§ **Task instructions**: Go through the data and retrieve each line that includes the string "Tanzania".

§ **Entries provided**:
◇ ◇ ◇ ◇ ◇
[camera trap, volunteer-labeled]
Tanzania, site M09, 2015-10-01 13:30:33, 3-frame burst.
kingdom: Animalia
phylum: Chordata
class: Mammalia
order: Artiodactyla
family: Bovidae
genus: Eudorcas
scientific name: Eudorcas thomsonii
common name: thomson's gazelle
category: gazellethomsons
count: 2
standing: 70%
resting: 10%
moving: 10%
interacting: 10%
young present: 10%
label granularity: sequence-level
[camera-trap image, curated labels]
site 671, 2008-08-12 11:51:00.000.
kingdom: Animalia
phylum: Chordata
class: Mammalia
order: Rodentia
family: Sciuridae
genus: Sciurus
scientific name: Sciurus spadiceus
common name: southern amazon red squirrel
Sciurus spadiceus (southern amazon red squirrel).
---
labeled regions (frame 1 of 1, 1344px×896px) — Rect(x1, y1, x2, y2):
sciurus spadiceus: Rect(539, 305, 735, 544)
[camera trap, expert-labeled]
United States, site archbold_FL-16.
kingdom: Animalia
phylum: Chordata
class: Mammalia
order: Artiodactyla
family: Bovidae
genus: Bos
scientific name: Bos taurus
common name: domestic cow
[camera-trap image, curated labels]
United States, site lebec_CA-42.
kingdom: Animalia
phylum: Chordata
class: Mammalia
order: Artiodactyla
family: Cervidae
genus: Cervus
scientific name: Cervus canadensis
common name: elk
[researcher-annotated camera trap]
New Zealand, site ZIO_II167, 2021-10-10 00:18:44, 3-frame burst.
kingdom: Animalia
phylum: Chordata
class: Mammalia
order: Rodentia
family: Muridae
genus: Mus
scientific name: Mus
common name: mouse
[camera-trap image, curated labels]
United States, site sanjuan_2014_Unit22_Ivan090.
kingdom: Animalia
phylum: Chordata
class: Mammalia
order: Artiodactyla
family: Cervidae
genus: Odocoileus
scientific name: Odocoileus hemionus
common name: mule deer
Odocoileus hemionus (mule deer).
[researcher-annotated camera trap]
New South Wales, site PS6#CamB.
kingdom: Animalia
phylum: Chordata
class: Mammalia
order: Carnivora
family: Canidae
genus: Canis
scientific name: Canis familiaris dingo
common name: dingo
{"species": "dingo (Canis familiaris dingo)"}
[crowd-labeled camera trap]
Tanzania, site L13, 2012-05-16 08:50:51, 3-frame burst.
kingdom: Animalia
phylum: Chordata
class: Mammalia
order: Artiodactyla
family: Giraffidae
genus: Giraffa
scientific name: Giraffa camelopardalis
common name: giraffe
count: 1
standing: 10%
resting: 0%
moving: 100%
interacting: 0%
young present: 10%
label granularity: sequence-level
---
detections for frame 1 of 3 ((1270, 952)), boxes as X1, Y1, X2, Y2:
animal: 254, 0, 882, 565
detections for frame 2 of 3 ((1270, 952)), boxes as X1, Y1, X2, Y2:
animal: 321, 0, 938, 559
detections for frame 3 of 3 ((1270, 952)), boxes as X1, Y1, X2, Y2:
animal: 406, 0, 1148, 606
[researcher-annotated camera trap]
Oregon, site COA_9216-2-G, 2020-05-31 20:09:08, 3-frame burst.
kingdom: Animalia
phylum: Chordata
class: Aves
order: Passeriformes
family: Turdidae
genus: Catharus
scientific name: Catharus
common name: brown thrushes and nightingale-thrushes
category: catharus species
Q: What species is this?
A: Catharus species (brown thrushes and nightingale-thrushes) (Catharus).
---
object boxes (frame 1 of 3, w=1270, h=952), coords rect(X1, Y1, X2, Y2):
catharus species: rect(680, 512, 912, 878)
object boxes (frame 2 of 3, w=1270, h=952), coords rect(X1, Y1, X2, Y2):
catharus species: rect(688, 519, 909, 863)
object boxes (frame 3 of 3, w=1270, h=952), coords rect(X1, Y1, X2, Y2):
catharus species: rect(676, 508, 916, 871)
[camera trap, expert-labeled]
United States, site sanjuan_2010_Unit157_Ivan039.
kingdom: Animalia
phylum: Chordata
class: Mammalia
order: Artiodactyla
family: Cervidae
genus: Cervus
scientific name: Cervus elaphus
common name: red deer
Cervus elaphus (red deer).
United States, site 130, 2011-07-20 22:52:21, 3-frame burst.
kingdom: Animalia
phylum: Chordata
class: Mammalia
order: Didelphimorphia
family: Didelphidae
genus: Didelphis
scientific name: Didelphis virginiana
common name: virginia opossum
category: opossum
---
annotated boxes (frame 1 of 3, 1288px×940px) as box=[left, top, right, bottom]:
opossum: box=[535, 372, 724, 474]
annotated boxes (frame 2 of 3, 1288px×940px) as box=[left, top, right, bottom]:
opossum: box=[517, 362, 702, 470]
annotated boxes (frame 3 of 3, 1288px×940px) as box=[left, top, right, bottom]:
◇ ◇ ◇ ◇ ◇
§ **Response area**:
Tanzania, site M09, 2015-10-01 13:30:33, 3-frame burst.
Tanzania, site L13, 2012-05-16 08:50:51, 3-frame burst.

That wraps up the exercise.